La sesta Fantasia a quattro (in la minore, 23 giugno 1680) incomincia con un’ouverture armonica, come la seconda, ma con un carattere più intimo e più elegiaco. La segue un’ammirabile sezione polifonica che sovrappone quattro ritmi differenti, in cui le tre voci superiori enunciano lo stesso tema con valori differenti, mentre il basso fa sentire un altro tema fortemente sincopato. Dalla quarta battuta intervengono le inversioni di questi diversi elementi e tutto l’insieme si accorda con dei sorprendenti stretti, in un contrappunto muscoloso che potrebbe essere del nostro secolo (si pensi a Michael Tipett).
La settima Fantasia a quattro (in mi minore, 30 giugno 1680), la cui sezione armonica centrale è più ampia dell’abituale, si apre con un tema il cui caratteristico ritmo dattilico, ed anche l’espressione e la costruzione, evocano irresistibilmente l’Allegretto della Settima Sinfonia di Beethoven.
Quanto all’ottava (in sol maggiore, 18 agosto 1680), la sua luce dolce e serena fa l’effetto di un raggio di sole dopo gli oscuri pezzi che la precedono. Ma i gustosi equivoci tra settime modali e diminuite, e le false relazioni risultanti dell’evoluzione parallela delle voci in tonalità differenti, non mancano certo neppure in questo pezzo.

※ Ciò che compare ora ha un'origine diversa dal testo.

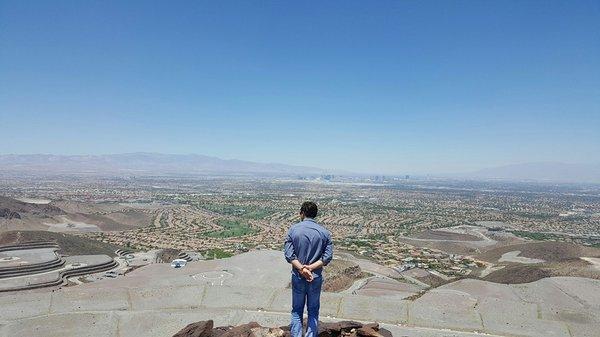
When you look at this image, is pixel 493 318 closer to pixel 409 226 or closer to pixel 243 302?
pixel 243 302

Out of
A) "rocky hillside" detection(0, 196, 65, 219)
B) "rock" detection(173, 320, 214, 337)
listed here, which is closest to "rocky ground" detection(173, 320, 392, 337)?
"rock" detection(173, 320, 214, 337)

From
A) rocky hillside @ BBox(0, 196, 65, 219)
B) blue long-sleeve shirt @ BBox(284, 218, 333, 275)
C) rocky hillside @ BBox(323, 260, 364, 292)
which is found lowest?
rocky hillside @ BBox(0, 196, 65, 219)

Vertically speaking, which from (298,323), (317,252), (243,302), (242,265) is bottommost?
(242,265)

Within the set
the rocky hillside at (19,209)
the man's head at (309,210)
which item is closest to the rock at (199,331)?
the man's head at (309,210)

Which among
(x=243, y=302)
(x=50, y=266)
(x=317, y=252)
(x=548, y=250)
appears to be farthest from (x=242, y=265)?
(x=548, y=250)

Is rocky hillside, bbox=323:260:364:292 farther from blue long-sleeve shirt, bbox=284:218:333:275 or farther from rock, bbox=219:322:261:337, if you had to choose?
blue long-sleeve shirt, bbox=284:218:333:275

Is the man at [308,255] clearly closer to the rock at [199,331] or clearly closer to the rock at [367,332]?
the rock at [367,332]

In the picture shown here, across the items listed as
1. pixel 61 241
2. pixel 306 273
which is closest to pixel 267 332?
pixel 306 273
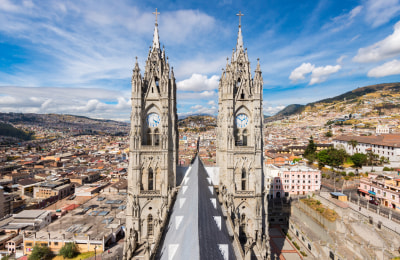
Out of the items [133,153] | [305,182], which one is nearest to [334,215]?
[305,182]

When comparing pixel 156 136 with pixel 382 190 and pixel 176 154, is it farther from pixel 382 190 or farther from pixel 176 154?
pixel 382 190

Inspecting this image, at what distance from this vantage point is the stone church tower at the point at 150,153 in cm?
2358

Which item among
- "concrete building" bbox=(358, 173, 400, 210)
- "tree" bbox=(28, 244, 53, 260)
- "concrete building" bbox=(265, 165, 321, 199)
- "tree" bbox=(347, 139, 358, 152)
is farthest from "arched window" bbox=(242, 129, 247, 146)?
"tree" bbox=(347, 139, 358, 152)

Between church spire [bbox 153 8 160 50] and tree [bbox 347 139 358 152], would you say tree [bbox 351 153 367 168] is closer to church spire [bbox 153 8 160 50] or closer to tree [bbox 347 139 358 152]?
tree [bbox 347 139 358 152]

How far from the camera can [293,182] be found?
62.8 m

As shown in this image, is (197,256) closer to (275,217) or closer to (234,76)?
(234,76)

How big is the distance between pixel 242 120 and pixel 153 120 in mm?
11056

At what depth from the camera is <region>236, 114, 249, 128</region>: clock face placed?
2638 centimetres

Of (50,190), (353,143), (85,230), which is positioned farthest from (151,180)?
(353,143)

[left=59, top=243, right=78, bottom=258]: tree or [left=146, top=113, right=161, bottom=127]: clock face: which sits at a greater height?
[left=146, top=113, right=161, bottom=127]: clock face

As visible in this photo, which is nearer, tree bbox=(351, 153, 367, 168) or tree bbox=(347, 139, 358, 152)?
tree bbox=(351, 153, 367, 168)

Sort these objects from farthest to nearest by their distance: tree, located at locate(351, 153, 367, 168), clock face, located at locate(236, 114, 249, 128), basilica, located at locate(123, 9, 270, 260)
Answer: tree, located at locate(351, 153, 367, 168), clock face, located at locate(236, 114, 249, 128), basilica, located at locate(123, 9, 270, 260)

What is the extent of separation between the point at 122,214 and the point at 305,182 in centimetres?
5180

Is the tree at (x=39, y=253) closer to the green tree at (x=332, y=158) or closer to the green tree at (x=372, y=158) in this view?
the green tree at (x=332, y=158)
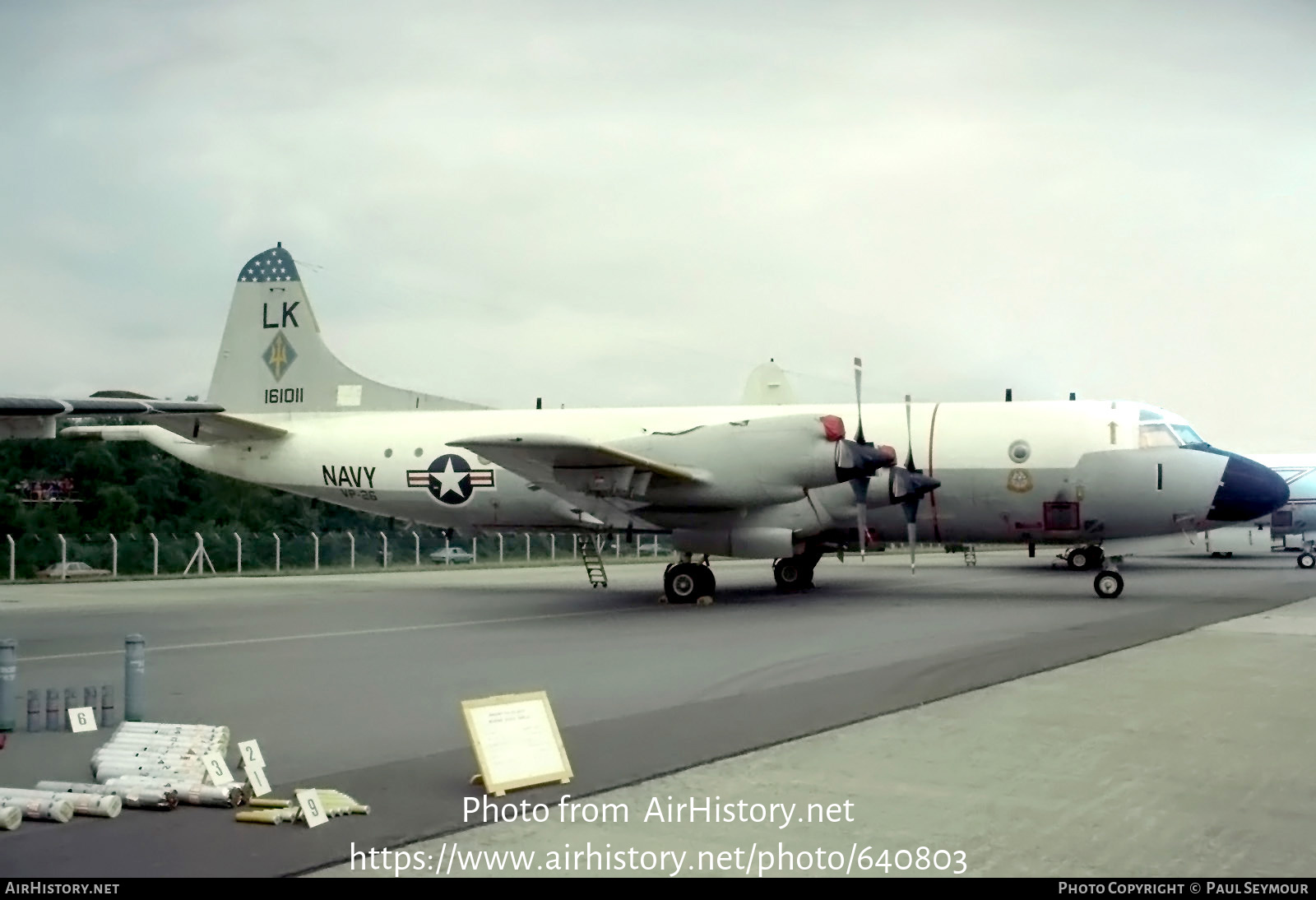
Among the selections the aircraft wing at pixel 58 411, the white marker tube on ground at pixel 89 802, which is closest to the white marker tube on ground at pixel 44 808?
the white marker tube on ground at pixel 89 802

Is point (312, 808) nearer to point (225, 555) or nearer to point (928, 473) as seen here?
point (928, 473)

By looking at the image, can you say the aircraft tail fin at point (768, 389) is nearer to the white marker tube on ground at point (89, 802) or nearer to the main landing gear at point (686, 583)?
the main landing gear at point (686, 583)

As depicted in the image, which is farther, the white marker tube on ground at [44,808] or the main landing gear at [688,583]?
the main landing gear at [688,583]

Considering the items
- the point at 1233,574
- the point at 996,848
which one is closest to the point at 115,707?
the point at 996,848

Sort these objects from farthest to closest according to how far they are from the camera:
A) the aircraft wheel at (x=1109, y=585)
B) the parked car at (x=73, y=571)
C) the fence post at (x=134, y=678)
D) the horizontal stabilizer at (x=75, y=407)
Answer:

La nona ed ultima Fantasia a quattro (in re minore, 31 agosto 1680), la più rigorosa e la più perfetta, si compone di due sole sezioni, molto sviluppate, ognuna delle quali si fonda su un soggetto di appena quattro note. La prima utilizza un soggetto orizzontale (la-sol-si bemolle-la), con un carattere simile al famoso B-A-C-H ed la cui inversione è identica alla sua versione cancrizzante. Queste differenti forme si accordano e si sovrappongono con uno spirito già quasi “seriale”. Qualcosa di simile succede nella seconda parte, basata su due quarte ascendenti (la-re-do-fa). Qui, le modulazioni sono più audaci che in qualunque altra parte della raccolta, i cambiamenti di tonalità si realizzano alla velocità della luce, a volte in ragione di uno per tempo. Ci sono alcune battute con incatenamenti di dominanti, ad un tono di distanza, per movimento cromatico, che non avrebbe certo rinnegato il primo Schönberg. Nello spazio di una ventina di battute veloci, si contano più di trenta (!) cambiamenti di tono, che abbracciano sedici tonalità differenti. Bach non ha mai raggiunto, neppure lontanamente, una mobilità tonale simile. Una decima Fantasia a quattro (in la minore), con una data di composizione molto posteriore alle altre (24 febbraio 1683), è rimasta incompiuta. Le 31 misure che ci sono pervenute costituiscono una sola sezione su un tema unico, e il linguaggio armonico è meno tormentato e più limitato che altrove.
Al termine di questa sovrumana tensione di spirito, quale oasi di pace e di freschezza ci offre l’unica Fantasia a cinque (in fa maggiore), una delle pagine più celebri di Purcell! Si tratta, di fatto, della famosa Fantasia su una nota, nella quale la quarta delle cinque voci sostiene durante tutto il pezzo un do, attorno al quale le altre voci tessono i controcanti più soavi ed armoniosi. La musica si vela appena di un fugace alone di malinconia nei due episodi armonici al centro e alla fine. La nota tenuta serve generalmente da pedale di dominante, o di fa maggiore o di fa minore. Nel Lento centrale si passa fugacemente in la bemolle maggiore, mentre il gioioso vivace finale inizia in do maggiore prima di ritornare alla tonalità principale. Quest’ultima sezione combina un allegro tema di carattere popolare inglese con un motivo di semicrome, sul quale si baserà, un secolo più tardi, il Finale della Sinfonia nº 39 (in mi bemolle maggiore, K. 543) di Mozart. Non ci sono parole per descrivere la radiosa dolcezza di questa pagina.
La raccolta è rimasta incompiuta. Nell’intestazione dell’In nomine a sei, troviamo un’annotazione autografa col seguente testo: “Qui incominciano le Fantasie a sei, sette e otto”, ma il manoscritto finisce dopo la seconda.